(Short descriptive text snippets)
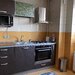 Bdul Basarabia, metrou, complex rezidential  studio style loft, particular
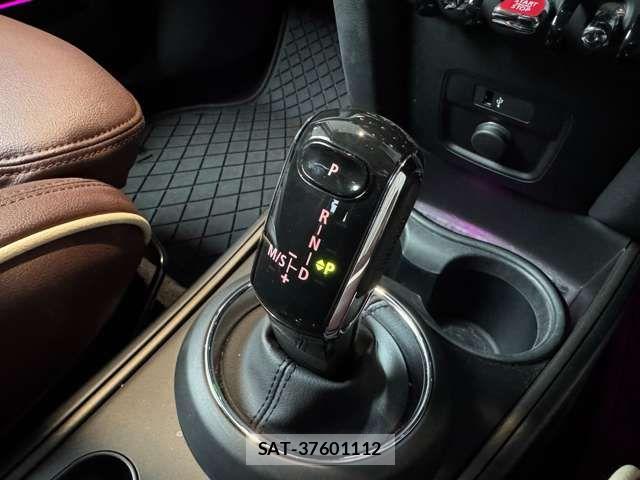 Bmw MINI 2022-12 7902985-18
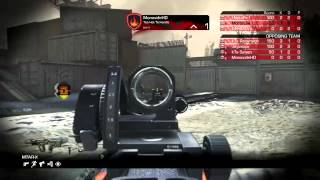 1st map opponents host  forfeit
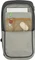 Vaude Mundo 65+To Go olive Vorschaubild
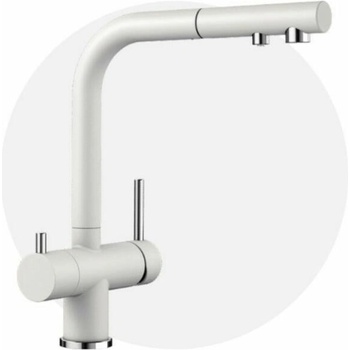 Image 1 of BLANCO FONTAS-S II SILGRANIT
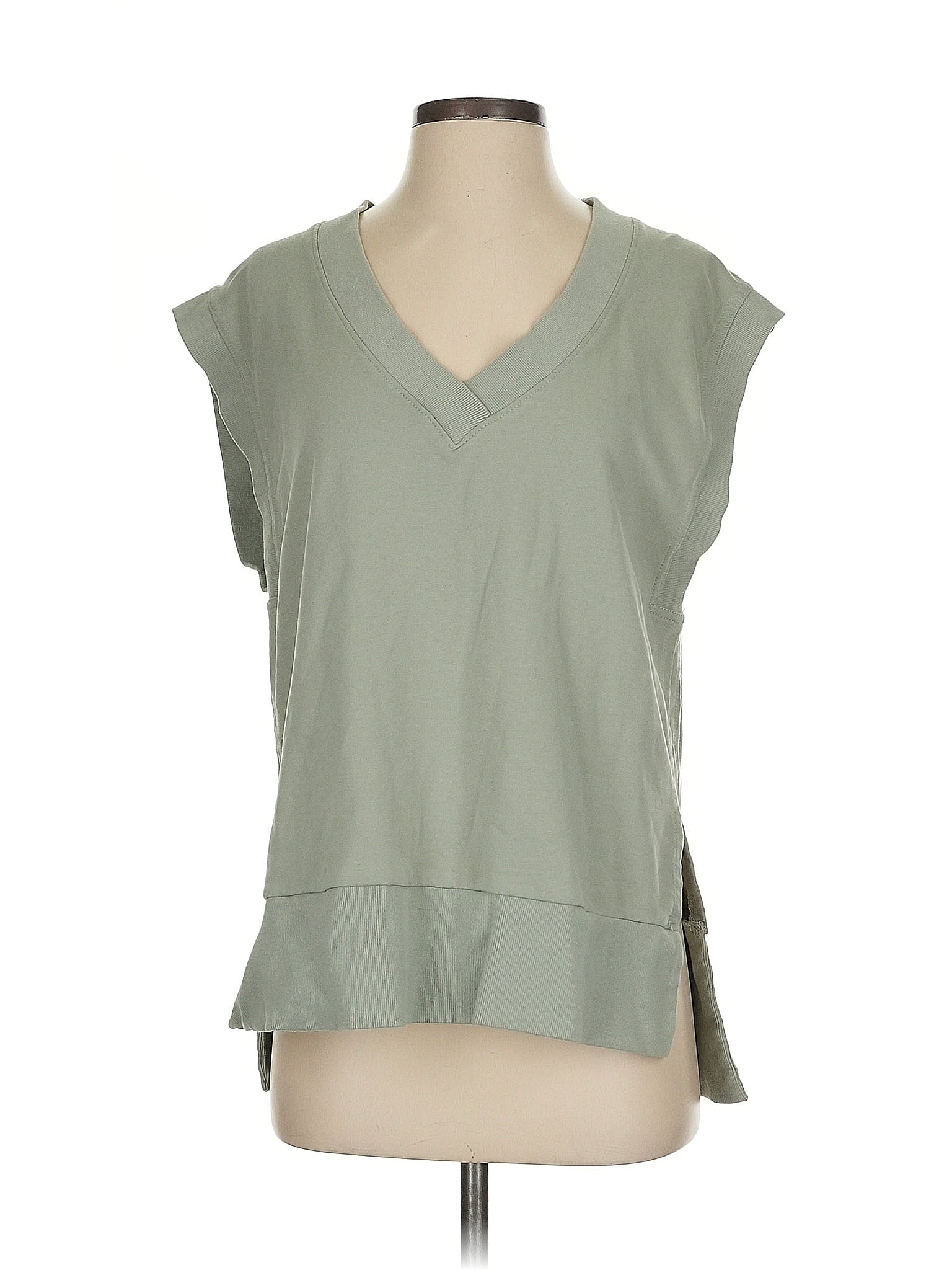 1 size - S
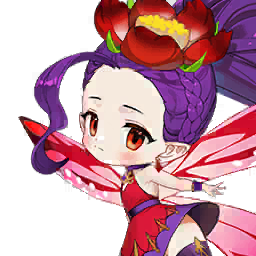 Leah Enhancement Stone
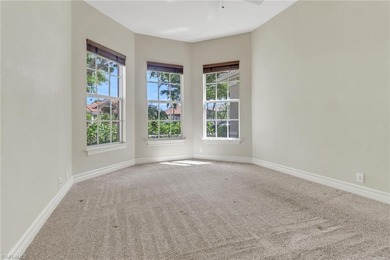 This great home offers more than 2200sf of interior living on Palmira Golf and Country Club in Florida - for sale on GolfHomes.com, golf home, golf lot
==
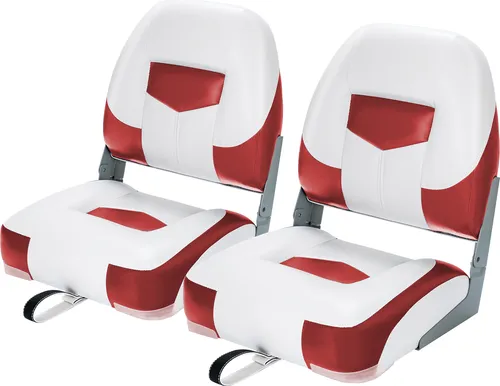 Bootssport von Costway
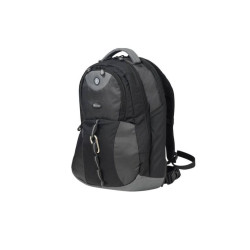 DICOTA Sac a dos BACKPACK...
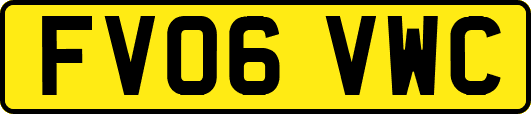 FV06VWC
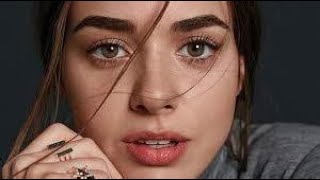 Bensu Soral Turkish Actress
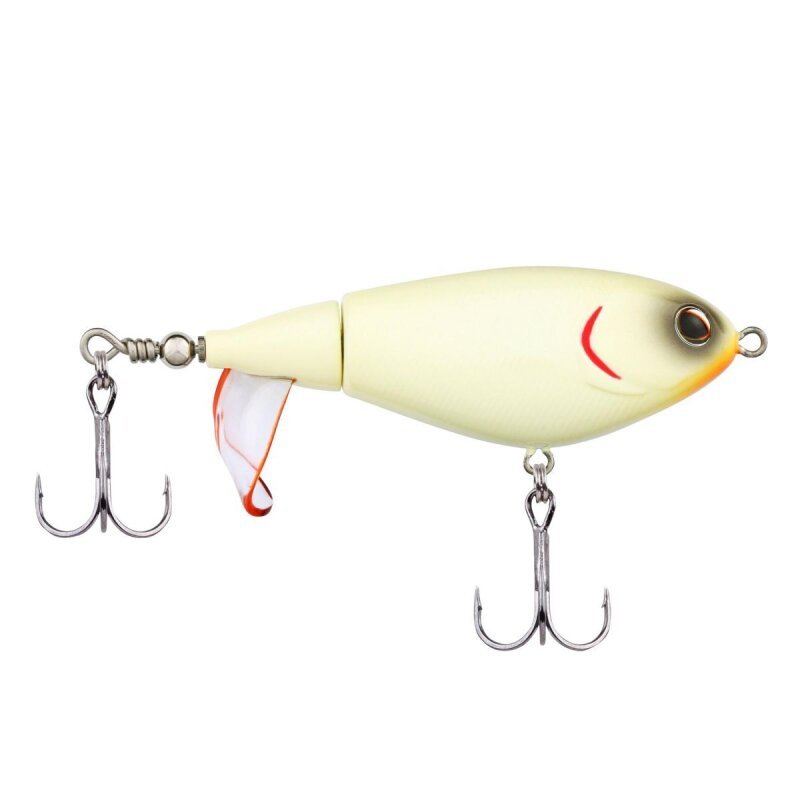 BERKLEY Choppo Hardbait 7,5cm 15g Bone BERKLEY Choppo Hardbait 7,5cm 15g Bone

TASK TO COMPLETE: Starting at the line above that has "Bdul Basarabia, metrou, complex" and ending at the line that has "This great home", copy each line exactly, leaving the pictures out and adding nothing.

REPLY:
 Bdul Basarabia, metrou, complex rezidential  studio style loft, particular
 Bmw MINI 2022-12 7902985-18
 1st map opponents host  forfeit
 Vaude Mundo 65+To Go olive Vorschaubild
 Image 1 of BLANCO FONTAS-S II SILGRANIT
 1 size - S
 Leah Enhancement Stone
 This great home offers more than 2200sf of interior living on Palmira Golf and Country Club in Florida - for sale on GolfHomes.com, golf home, golf lot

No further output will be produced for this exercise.